The Green Girl
Susan Oliver is most famously known as Star Trek's first iconic Green Orion Slave Girl in the original 1964 pilot. One of the most recognizable women of the 1960’s, she was a highly prolific actress who worked frequently from the 1950's until well into the 1980's. Susan was also a record-setting female aviator who won five world records for light planes and eventually became one of the first women qualified to fly the Lear Jet.
The 1970’s saw her interests turn largely towards writing and directing. An original member of the AFI Directing Workshop for Women in 1974, she fought Hollywood’s entrenched “boy’s club” mentality to eventually become one of the only women directing major TV shows in the early 1980's, including M*A*S*H.
Tragically taken by cancer in 1990 at just 58 years old, Susan Oliver has been inexplicably forgotten by many in the industry to which she gave so much of herself.

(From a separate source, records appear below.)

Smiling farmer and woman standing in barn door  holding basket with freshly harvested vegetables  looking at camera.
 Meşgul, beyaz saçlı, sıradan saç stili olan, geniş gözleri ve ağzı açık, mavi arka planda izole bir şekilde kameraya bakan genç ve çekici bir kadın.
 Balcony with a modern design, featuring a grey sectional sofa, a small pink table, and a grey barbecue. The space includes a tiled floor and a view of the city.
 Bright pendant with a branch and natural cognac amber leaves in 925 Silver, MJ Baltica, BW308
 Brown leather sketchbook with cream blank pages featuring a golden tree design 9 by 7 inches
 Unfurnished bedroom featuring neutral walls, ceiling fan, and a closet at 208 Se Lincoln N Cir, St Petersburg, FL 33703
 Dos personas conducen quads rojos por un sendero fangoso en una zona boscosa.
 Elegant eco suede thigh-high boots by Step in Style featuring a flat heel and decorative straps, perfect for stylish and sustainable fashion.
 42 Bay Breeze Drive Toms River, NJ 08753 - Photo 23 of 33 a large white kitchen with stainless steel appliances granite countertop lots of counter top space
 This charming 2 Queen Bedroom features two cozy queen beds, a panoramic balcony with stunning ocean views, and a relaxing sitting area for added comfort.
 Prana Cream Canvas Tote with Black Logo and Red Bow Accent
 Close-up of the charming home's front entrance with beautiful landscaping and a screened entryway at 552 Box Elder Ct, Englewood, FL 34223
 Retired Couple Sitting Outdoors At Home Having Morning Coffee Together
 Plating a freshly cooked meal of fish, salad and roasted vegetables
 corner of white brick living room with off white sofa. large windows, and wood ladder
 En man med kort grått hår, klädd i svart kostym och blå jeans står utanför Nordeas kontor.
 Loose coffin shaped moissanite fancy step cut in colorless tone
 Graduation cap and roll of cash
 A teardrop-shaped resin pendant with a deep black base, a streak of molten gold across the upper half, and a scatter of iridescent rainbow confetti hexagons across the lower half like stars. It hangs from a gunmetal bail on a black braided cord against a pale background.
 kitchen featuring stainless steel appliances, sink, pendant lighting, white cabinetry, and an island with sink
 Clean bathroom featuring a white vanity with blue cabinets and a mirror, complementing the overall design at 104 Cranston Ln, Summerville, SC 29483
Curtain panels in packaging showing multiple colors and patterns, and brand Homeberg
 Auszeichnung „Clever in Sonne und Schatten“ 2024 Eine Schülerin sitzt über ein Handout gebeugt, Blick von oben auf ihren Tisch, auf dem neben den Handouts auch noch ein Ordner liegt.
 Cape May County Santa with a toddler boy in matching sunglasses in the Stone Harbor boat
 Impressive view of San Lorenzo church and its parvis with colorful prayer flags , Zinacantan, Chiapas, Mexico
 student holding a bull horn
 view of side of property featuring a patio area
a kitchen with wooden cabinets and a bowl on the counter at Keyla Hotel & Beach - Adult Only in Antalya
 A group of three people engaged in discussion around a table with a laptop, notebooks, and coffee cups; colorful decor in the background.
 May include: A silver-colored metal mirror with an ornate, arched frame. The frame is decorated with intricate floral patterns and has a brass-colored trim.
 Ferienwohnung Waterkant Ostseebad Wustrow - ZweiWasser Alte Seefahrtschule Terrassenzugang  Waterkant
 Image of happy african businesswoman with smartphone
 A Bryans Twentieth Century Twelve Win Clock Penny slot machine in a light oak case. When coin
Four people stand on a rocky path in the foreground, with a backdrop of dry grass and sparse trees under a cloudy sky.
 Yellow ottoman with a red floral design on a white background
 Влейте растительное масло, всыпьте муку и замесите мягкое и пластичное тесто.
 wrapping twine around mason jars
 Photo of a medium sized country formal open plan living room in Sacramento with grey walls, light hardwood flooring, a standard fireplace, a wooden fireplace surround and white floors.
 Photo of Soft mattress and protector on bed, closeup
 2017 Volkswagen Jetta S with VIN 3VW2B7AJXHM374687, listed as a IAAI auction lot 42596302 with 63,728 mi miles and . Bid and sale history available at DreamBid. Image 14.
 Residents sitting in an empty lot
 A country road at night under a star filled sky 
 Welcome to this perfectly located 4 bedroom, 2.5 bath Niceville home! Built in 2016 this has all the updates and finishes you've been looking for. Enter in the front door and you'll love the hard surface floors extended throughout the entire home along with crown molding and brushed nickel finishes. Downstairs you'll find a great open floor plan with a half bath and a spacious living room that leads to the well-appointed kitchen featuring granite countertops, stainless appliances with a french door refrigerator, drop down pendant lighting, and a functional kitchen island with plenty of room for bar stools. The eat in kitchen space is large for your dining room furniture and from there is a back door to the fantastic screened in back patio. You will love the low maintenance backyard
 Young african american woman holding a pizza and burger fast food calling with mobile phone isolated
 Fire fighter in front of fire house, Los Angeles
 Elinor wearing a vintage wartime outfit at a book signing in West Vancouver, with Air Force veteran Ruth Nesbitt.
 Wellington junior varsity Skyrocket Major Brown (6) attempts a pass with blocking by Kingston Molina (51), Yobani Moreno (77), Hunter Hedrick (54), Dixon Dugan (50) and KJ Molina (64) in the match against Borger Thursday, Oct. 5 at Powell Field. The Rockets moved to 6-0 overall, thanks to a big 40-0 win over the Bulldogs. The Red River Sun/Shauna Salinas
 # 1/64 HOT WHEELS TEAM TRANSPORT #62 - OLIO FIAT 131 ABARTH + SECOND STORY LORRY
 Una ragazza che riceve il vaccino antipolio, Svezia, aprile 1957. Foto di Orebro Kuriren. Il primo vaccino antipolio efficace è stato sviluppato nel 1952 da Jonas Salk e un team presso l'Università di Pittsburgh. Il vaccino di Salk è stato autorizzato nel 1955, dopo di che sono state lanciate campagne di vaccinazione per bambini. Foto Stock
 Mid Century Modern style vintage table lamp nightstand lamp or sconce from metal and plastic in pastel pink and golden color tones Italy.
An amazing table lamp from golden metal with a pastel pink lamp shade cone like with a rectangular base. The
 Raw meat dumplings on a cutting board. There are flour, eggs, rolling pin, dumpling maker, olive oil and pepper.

This documentary chronicles and celebrates the remarkable achievements of her enigmatic and all-too-short life.
Cast & Credits
Susan Oliver (Peyton Place / BUtterfield 8)
Lee Meriwether (Batman)
David Hedison (Voyage to the Bottom of the Sea)
Nancy Malone (The Twilight Zone / Star Trek: Voyager)
Kathleen Nolan (The Real McCoys)
Written, Produced & Directed by: George Pappy (Few Options)
Editor: Amy Glickman Brown (Hollywood 411)
Composer: Lyle Workman (Superbad / Forgetting Sarah Marshall)
“A masterful piece of work. Breathtakingly good.”
-- Kathleen Nolan, actress & former President of the Screen Actors Guild
“A terrific movie. It’s one of the best documentaries I’ve ever seen about sixties and seventies television – and unfortunately, I realized as I typed that sentence, one of the only documentaries about sixties and seventies television.”
-- Stephen Bowie, The Classic TV History Blog
“I was seriously moved by the film. Her story is one that needs to be told.”
-- Mary Czerwinski, DVD Geeks
“A triumph of research, clip choices and editing, the documentary combines two threads, the biographic and the historic, involving thirty years of film and television, from the 50s to the 80s.”
-- Maria Elena de las Carreras, UCLA School of Theater, Film and Television
“There is a compelling story in Ms. Oliver's near-stardom, another essay on the vagaries of Hollywood, with its liberal sensibility propelled by a conservative business model. Or perhaps that the value of a well lived, effervescent life should trump that of any legacy or estate left behind.”